「ハムフェア2025」アマチュア無線 主力メーカーがブース出展 来場者に最新機種をアピール

 

8月23、24日に有明GYM-EX(東京・有明)で開催される、アマチュア無線最大の祭典「ハムフェア2025」。見どころの一つは、国内アマチュア無線主力メーカーが最新モデルを展示する企業ブースゾーンだ。ここでは、各社ブースの特徴と出展製品を紹介する。

 

■JVCケンウッド

「カートランシーバーで+αなアマチュアライフ」
現在開発中のカートランシーバーを参考出品

 

JVCケンウッドは「カートランシーバーで+αなアマチュアライフ」をテーマに出展する。

 

ブースでは、現在開発中の144/430MHzデジタルデュアルバンダーのカートランシーバー「TM‐D750S」「TM‐D750」を参考出展する。
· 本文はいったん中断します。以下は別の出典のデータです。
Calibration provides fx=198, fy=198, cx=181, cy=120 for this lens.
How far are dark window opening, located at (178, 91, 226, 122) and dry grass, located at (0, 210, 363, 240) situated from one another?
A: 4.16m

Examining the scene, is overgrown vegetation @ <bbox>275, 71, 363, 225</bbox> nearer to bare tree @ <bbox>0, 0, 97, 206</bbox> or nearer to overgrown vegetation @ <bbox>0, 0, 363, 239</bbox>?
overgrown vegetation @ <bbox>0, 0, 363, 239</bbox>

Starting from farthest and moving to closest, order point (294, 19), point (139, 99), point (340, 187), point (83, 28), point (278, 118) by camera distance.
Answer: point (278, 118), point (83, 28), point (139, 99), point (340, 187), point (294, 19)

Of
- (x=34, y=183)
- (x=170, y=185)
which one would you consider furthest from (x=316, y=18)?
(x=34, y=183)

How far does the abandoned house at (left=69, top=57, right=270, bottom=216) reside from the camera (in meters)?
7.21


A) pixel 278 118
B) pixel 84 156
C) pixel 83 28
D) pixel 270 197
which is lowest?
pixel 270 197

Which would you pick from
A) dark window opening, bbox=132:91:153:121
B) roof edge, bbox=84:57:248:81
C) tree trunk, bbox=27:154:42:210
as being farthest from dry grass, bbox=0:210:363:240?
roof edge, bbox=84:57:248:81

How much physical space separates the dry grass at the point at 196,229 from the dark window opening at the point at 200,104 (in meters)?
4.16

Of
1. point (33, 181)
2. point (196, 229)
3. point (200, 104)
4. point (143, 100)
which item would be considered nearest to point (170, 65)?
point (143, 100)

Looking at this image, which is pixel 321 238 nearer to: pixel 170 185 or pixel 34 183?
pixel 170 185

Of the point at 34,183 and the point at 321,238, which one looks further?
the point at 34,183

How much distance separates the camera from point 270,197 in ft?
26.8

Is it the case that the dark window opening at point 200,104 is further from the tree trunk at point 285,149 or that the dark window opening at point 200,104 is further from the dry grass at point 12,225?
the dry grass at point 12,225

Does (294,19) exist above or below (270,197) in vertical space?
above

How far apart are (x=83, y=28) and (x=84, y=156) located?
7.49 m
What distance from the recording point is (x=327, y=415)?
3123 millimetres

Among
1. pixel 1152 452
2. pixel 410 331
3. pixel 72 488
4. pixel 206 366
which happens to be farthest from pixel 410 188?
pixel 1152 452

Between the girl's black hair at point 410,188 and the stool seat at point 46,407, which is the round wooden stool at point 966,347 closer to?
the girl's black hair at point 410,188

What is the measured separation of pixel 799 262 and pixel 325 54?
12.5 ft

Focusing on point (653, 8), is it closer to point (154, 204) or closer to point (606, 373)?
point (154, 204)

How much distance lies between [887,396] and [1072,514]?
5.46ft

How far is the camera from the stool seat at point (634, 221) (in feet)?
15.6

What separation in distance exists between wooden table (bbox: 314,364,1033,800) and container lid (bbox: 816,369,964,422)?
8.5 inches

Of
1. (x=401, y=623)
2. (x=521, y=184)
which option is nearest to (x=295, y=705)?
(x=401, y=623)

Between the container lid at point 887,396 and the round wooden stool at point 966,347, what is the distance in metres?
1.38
同モデルは、従来機で好評を得た、位置情報の共有などが可能なデータ通信プロトコルAPRS(Automatic Packet Reporting System)に加え、ハンディートランシーバー「TH‐D75」で好評のアマチュア無線デジタル通信方式DーSTARを搭載した機種として販売される予定。同モデルについては、ブース内に設置したイベントコーナーにJVCケンウッドのバーチャル社員でVTuberの「波澄りお」が「TH‐D75」の特長を映像で解説する。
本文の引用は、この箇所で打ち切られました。